Why Nurses Should Wear Compression Socks

Published: August 28, 2019

Nurses and healthcare professionals are on their feet for extended periods of time, often for 12-hour shifts. What kind of impact does this have on their feet and legs?

When one awakens in the morning, his or her feet are the smallest they will be all day. As soon as they get on their feet, swelling naturally occurs as it is a long way for blood to flow through the body and back up to the heart. As one gets older, this becomes more prevalent. In some instances, shoes feel tighter, legs feel heavy or tired, and feet can feel achy. If varicose veins are present, symptoms may be more apparent. They will likely worsen with prolonged standing through the years and, unfortunately, as one gets older.

There are a lot of new nurses and healthcare professionals entering the work force this summer. Why is it important to start wearing compression socks at the beginning of their career?

As mentioned above, prolonged periods of standing can cause swelling, varicose veins, fatigue and discomfort. All of this can lead to discomfort and decreased levels of mental alertness. To prevent this, especially later development of varicose veins, start early with compression socks.

How do compression socks work to reduce fatigue and minimize swelling?

Compression socks are made of elastic fibers that are strongest at the feet and ankles, and gradually upward toward the knee. Swelling occurs via blood (in vessels) and/or lymphatic fluid (fluid between cells). Compression socks counteract the effect of lymphatic fluid blood and blood pooling in the lower extremities. The compression socks work in conjunction with foot and leg muscles to push and squeeze lymphatic fluid up the lymphatic system and directs blood up the veins back to the heart and lungs.

There are varying levels of compression socks, ranging from mild to extra firm. At Sockwell, we focus on moderate (15-20mmHg) and firm (20-30mm Hg). How do you recommend nurses find what compression level is right for them?

The vast majority of young nurses will need light-to-moderate compression (15-20 mmHg). This level of compression is beneficial for nurses who stand all day, travel on long-haul flights, or generally experience mild swelling.

Those with moderate swelling or varicose veins may want to choose a firmer compression (20-30 mm Hg). The next step up, 30-40 mmHg is typically reserved for more severe cases of varicose veins, post stripping and moderate swelling, due to venous stasis or lymphedema.

What else can nurses do to take care of their feet and legs?
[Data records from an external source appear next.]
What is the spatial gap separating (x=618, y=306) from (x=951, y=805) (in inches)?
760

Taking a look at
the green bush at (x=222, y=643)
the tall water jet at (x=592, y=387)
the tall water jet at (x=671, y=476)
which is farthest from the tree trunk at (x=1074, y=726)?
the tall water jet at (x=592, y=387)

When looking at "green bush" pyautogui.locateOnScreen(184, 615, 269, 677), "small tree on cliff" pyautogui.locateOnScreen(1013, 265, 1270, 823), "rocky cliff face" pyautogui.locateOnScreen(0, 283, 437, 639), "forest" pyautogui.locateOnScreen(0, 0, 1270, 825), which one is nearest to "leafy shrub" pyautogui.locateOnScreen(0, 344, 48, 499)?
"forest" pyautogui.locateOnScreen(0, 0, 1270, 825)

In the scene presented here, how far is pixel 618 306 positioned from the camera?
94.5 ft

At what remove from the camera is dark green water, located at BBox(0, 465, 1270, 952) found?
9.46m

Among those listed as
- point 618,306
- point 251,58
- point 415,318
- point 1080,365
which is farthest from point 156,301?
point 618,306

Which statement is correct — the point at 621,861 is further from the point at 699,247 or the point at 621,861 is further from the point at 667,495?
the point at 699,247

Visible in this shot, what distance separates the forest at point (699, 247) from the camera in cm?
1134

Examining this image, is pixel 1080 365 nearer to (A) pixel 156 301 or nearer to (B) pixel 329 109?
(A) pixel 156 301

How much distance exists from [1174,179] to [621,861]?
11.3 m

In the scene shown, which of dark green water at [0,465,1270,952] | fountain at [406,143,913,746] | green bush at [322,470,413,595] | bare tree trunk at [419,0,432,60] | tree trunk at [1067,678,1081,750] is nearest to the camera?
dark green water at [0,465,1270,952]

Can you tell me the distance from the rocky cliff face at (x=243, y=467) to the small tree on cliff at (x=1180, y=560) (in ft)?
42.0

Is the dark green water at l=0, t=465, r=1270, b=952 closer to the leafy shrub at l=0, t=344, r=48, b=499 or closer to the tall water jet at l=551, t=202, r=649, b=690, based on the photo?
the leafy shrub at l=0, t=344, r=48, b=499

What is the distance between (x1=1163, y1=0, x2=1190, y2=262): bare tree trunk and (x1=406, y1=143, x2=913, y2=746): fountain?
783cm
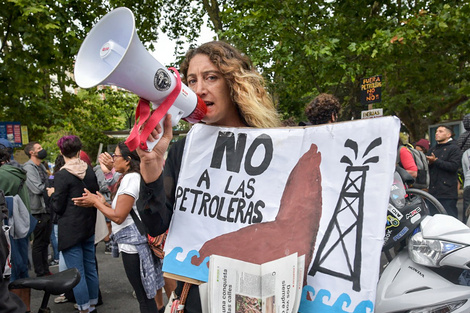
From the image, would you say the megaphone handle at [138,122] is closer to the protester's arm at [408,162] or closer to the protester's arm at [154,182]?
the protester's arm at [154,182]

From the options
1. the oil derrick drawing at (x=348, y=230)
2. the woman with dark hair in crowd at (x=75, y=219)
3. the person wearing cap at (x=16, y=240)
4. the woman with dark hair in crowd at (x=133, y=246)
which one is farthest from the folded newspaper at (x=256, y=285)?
the person wearing cap at (x=16, y=240)

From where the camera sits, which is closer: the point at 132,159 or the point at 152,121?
the point at 152,121

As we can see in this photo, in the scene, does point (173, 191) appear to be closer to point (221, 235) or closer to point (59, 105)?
point (221, 235)

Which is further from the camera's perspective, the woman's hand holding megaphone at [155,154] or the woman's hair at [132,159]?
the woman's hair at [132,159]

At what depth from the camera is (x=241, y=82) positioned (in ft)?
5.15

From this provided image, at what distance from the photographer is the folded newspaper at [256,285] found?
1.14 m

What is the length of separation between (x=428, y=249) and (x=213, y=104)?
1.30m

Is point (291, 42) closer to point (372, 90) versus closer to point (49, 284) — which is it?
Answer: point (372, 90)

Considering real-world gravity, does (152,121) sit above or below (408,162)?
above

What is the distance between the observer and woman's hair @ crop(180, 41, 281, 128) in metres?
1.57

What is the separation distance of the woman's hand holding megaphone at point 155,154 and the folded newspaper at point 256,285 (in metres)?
0.40

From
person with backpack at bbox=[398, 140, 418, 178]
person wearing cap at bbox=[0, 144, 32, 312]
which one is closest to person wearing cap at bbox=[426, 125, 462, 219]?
person with backpack at bbox=[398, 140, 418, 178]

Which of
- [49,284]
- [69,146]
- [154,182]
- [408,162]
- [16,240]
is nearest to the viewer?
[154,182]

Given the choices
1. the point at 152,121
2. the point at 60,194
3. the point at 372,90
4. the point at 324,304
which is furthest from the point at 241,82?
the point at 372,90
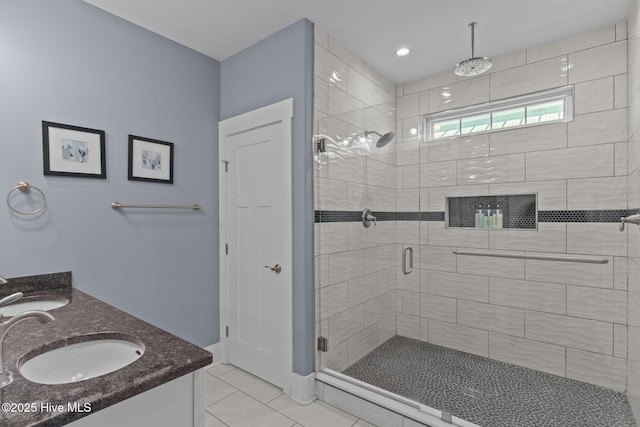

Aside from compression socks, it’s important to support your feet and legs with appropriate shoes. Simple wearing compression socks and the right shoes can help solve a lot the discomfort that comes from foot and leg aches. For nurses, we recommend running shoes. Get fitted at your local shoe store to find a quality, appropriate pair best suited for you.

Dr. Richard Alvarez

Grew up in Knoxville, TN. He has served the Chattanooga community since 1987 as an orthopedic foot and ankle specialist. Over the past 25 years, he has built a local and national reputation for being a leader in the field of foot and ankle surgery. He is currently serving as the Professor and Chairman of the Department of Orthopedic Surgery for the University of Tennessee College of Medicine in Chattanooga. Dr. Alvarez continues to take an active role in foot and ankle research and has contributed to over 10 book chapters and more than 30 publications of foot and ankle literature. He strongly believes evidence-based research aids practitioners in making good decisions in the management of various foot and ankle injuries and diseases. Dr. Alvarez has served as the president of the Orthopedic Foot Club and has served as a faculty member and instructor for numerous national meetings throughout his career. He has also served as a foot and ankle consultant for the San Francisco 49’ers, the New Orleans Saints, and the U.S. Winter Olympic Team.